Всё это, разумеется, не хранилось, шло на растопку печки.
С детства и по сей день я подвержен некоему наваждению. Мой глаз ищет и случайно находит в мокром пятне на скатерти, в рисунке обоев, в плесени на штукатурке, в разводах мрамора или гранита, в мятой бумаге и прочем изображения лиц людей и животных.
Неоднократно я пытался делиться этими открытиями с другими людьми, но никто не разделял моих восторгов, мало того, никто или почти никто не видел ничего подобного в причудливых и случайных складках ткани, в текстуре фанеры и т. д. — никаких изображений, на которые я указывал. Скорее всего, это означает несовпадение воображения разных людей. Меня всегда это удивляло и даже сердило.
Отец мой был преисполнен тщеславной гордости за сына, проявлявшего столь «необычайные» способности. Однажды он даже потащил меня в свой Наркомфин на улице Куйбышева. Там он всем своим сослуживцам демонстрировал меня как чудо-ребёнка. Пока он занимался каким-то своим служебным делом, меня усадили за чиновничий стол, дали хорошую гладкую бумагу с официальным грифом, карандаш, и я (не помню что) рисовал довольно долго. Когда отец пришёл, он всем показал изрисованный мною лист. Седые солидные люди, оторвавшись от своих занятий, с деланным интересом разглядывали мою работу, вздёргивали брови и говорили: «О! Этот далеко пойдёт!»

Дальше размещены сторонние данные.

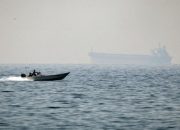 kapal-tanker-korsel-diserang-objek-tak-dikenal-di-selat-hormuz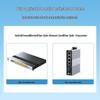 Itcom 2.5G SFP Optical Transceiver Module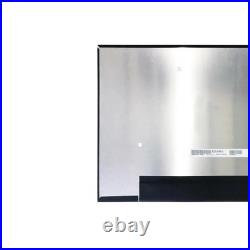 Ecran LED 13.3 Pour Ordinateur Portable Asus UX333F B133HAN05. C H/W1A F/W1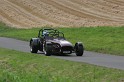 IMG_6361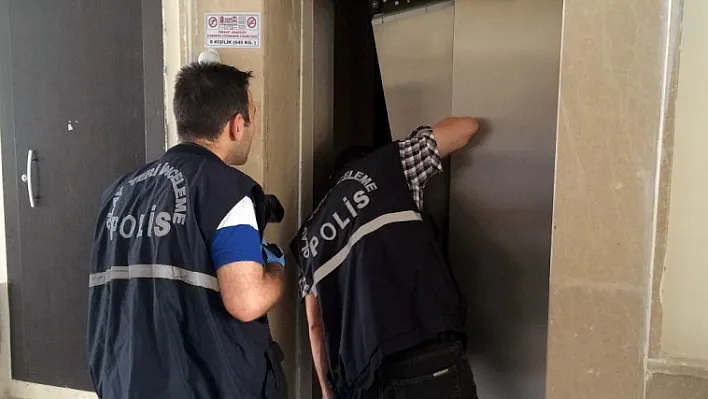 Günün en acı haberi!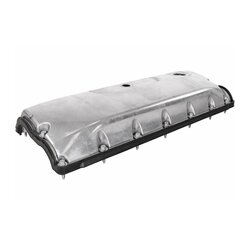 Rocker Cover VAICO V10-7464 OE Ref 070 103 469 A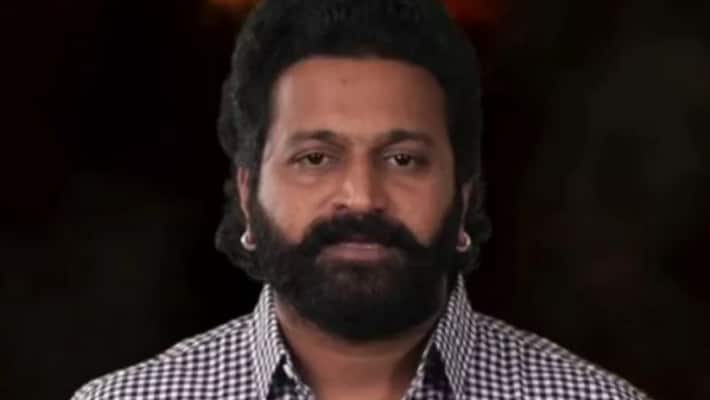kantara star rishab shetty opens up on where bollywood is going wrong too much western influence ash kantara star rishab shetty opens up on where bollywood is going wrong too much western influence ash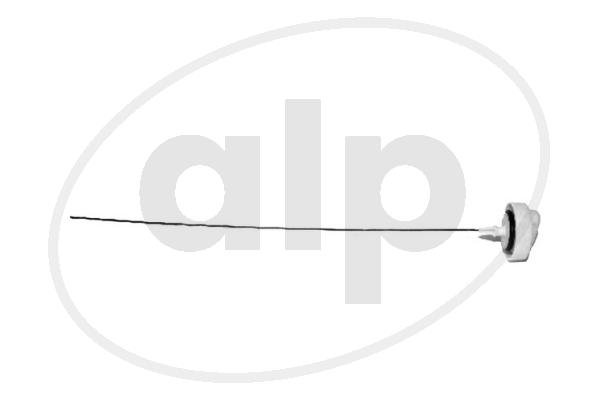 alp ALP-001484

Иногда я думаю: откуда взялось во мне это свойство, эта тяга к рисованию? Ведь исходя из теории, сие должно мне передаться генетически от какого-то предка. Но в обозримой моей родословной такового предка не наблюдается. Со стороны отца — точно нет ничего подобного, но с материнской… Пожалуй, единственная зацепка — это мамин старший брат, ленинградский мой дядя.
Вспоминаю моё последнее свидание с его вдовой. Это произошло в конце 1970-х годов. Она приезжала в Москву и посетила мою мастерскую. В тот раз она привезла специально, чтобы показать мне, рисунки моего дяди, которые он выполнил на неких курсах по подготовке к поступлению в Ленинградскую Академию художеств. Это были угольные штудии обнажённых натурщиков, выполненные несколько примитивно и грубо, но не бездарно. Что-то живое в них явно присутствовало.
Кроме того, вдова дяди привезла и дала прочесть письмо деда и бабушки к своему сыну — ответ на его письмо, в котором он, по-видимому, спрашивал, куда ему податься: в искусство или в технический вуз. Родители сочли, как старые люди, что инженер — профессия более почтенная и надёжная. Сын последовал этому благоразумному совету.
Я очень любил музыкальные передачи по радио, мог их слушать часами, любил рисовать под музыку. Сейчас, бывает, услышишь одну из мелодий довоенного времени, особенно ту, что редко исполняют («из фондов радио»), и вмиг в памяти возникает рисунок, который делался под эту музыку, и вообще весь комплекс ощущений, казалось бы, забытого, давнего момента жизни.
Меня поощряли к рисованию, пытались учить музыке, но сами окружающие меня люди не имели никакого отношения к искусству. У нас в доме всегда стоял инструмент, но служил лишь мебелью. Мама, которая когда-то в Одессе (кажется, даже у Столярского) окончила один курс консерватории, редко садилась за него, но кроме какого-то шимми и этюда Шопена с ошибками ничего не играла.